* [JOB] Copy out the rows from the one containing "众妙之门薇娅和辛有志面对面分享站内外直播的同与不同" through the one containing "جمعية المستهلك تنصح بإجراءات لسلامة الغذاء", leaving out the pictures.

* [DATA]
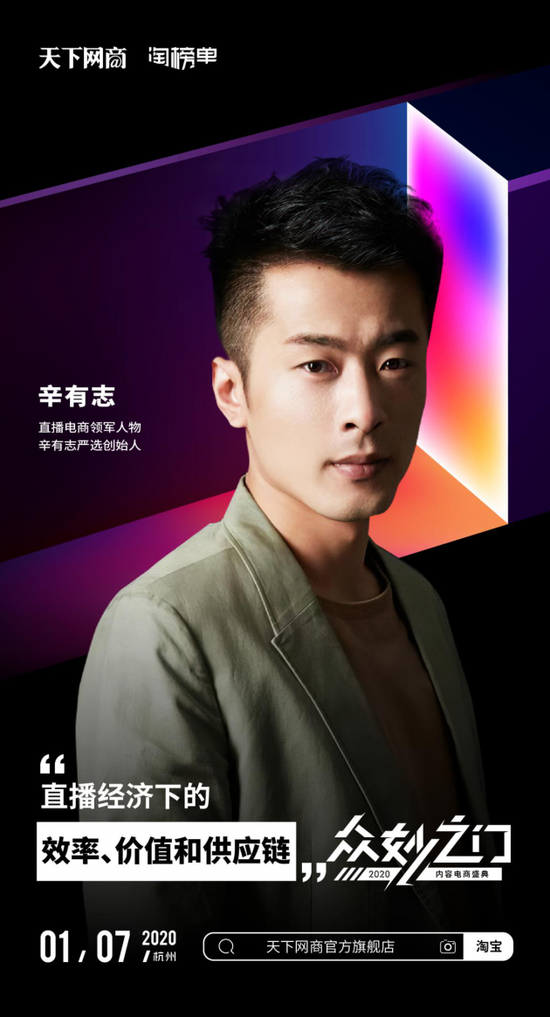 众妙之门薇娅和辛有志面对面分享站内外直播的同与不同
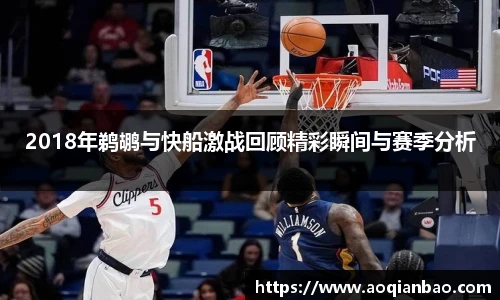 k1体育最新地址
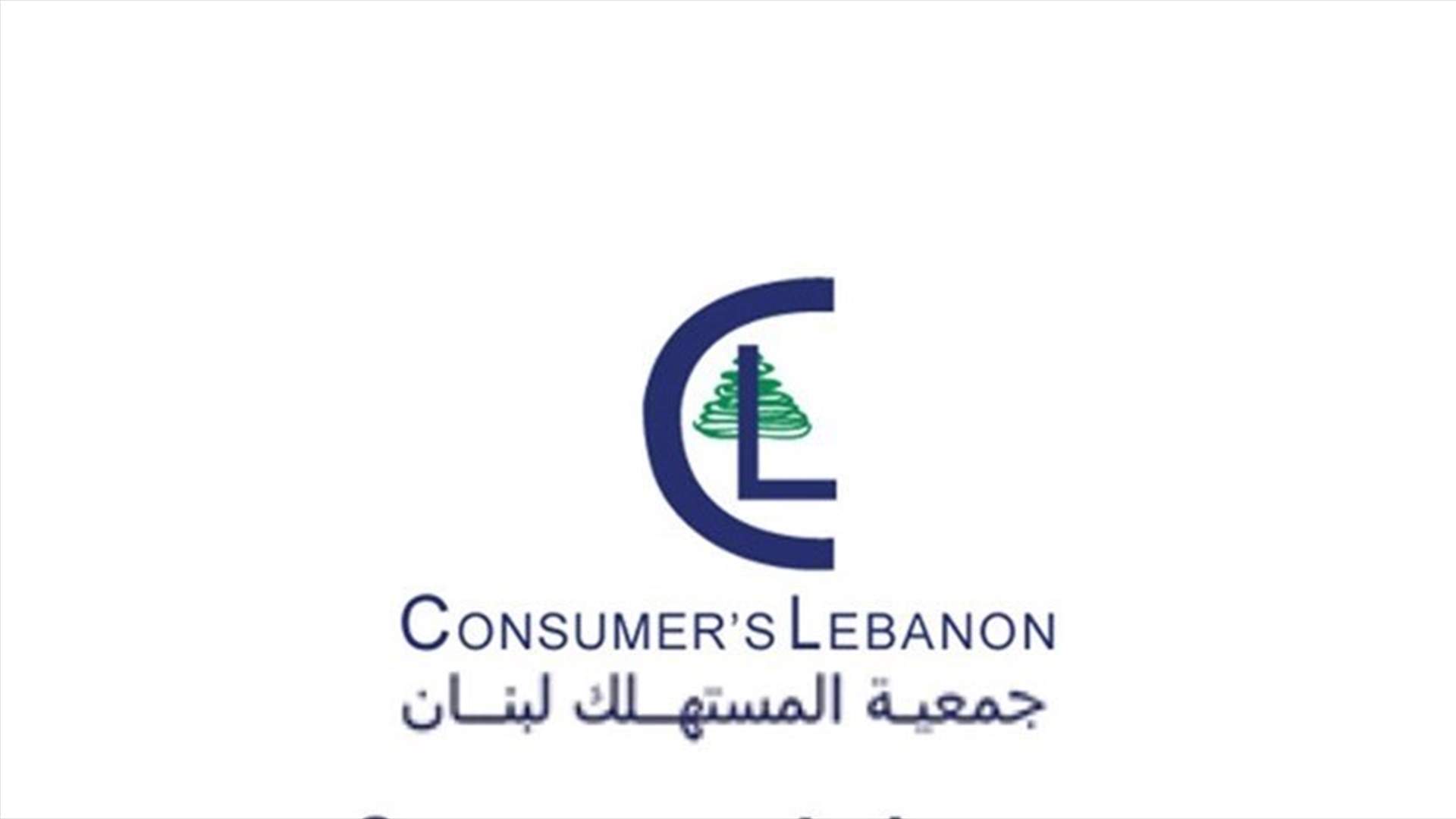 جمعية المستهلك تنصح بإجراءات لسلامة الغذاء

--

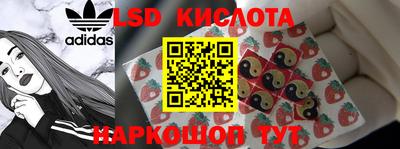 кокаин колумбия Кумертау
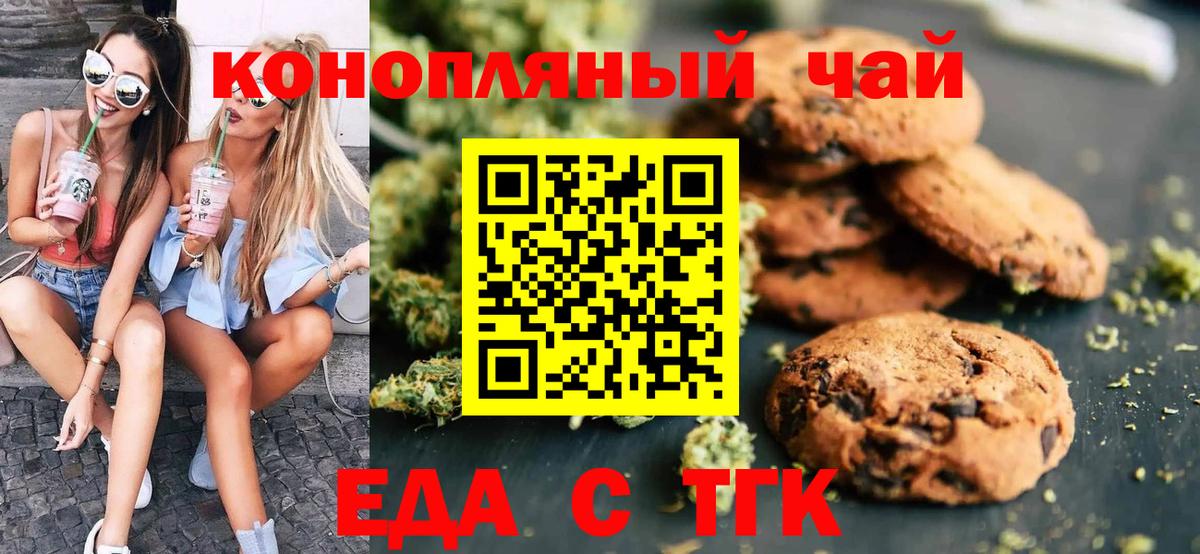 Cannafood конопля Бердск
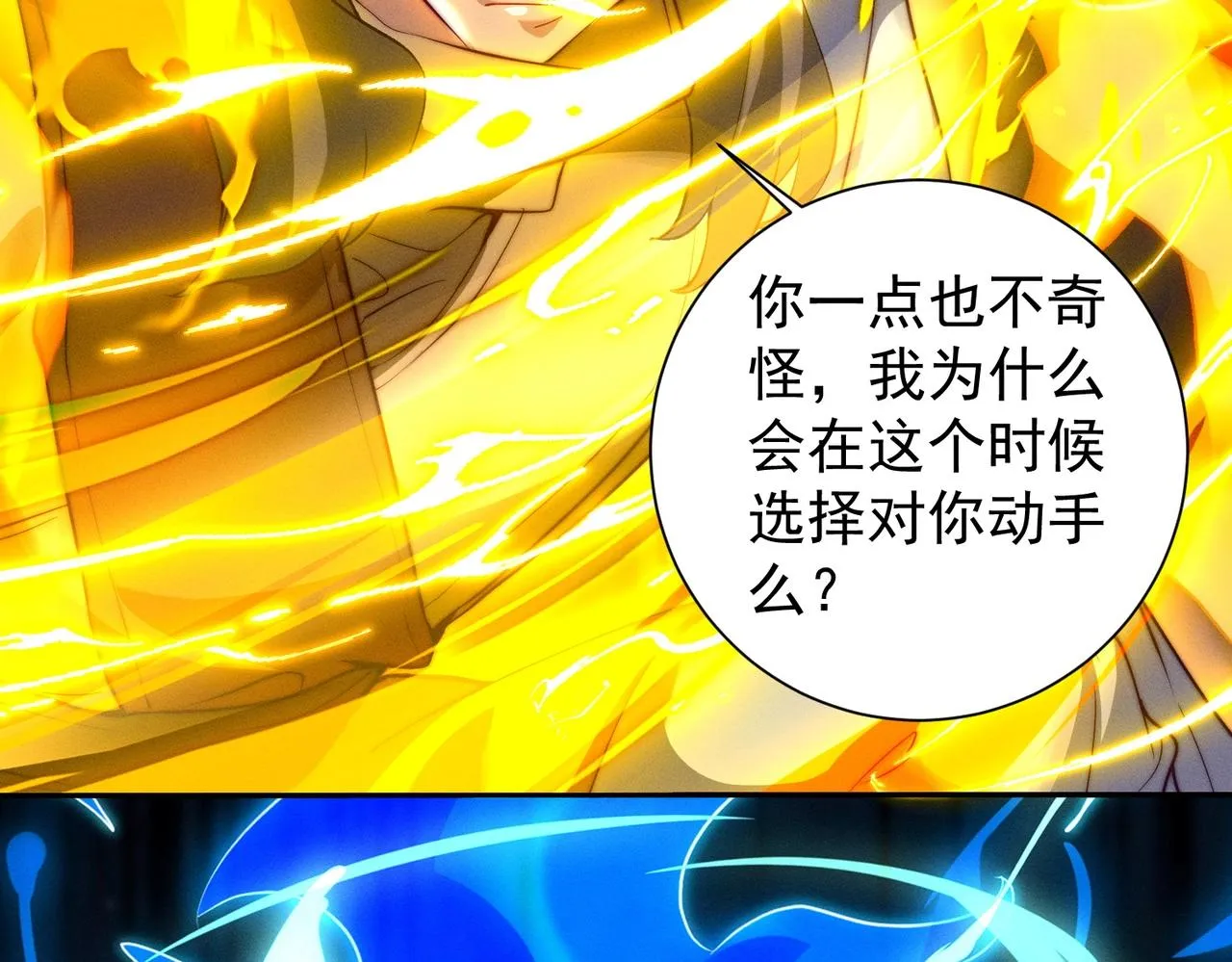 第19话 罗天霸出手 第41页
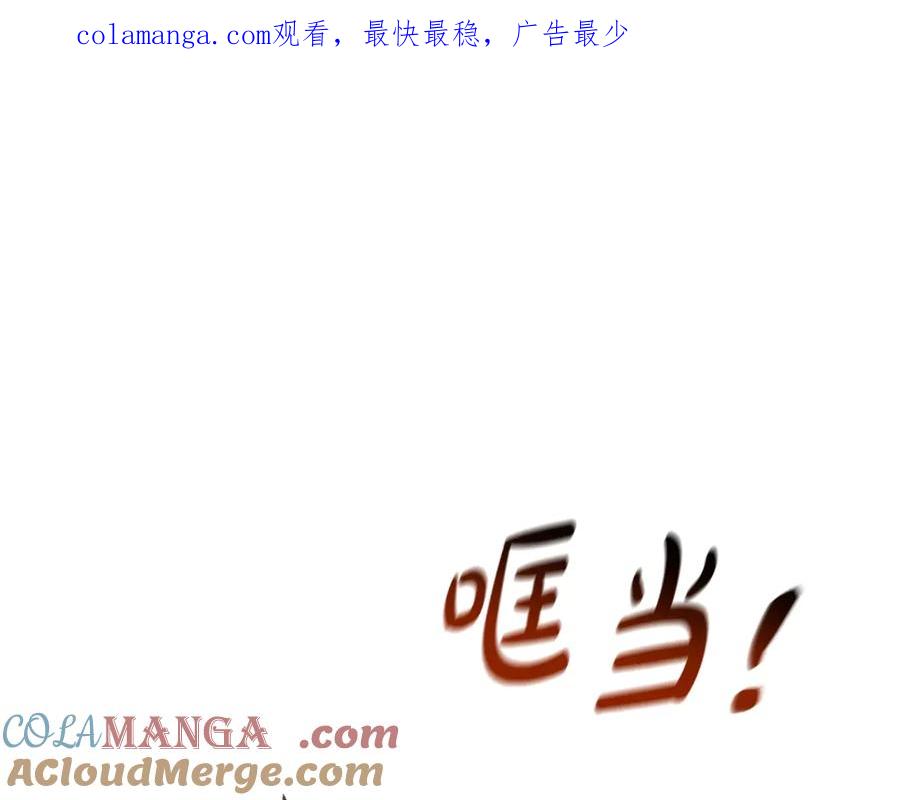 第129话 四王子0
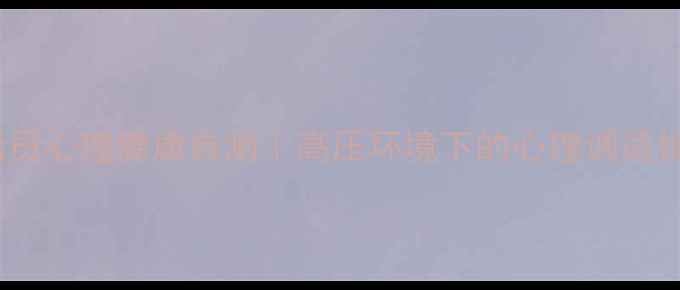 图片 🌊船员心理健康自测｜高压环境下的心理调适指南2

* [SOLUTION FOR THIS PROBLEM]
 众妙之门薇娅和辛有志面对面分享站内外直播的同与不同
 k1体育最新地址
 جمعية المستهلك تنصح بإجراءات لسلامة الغذاء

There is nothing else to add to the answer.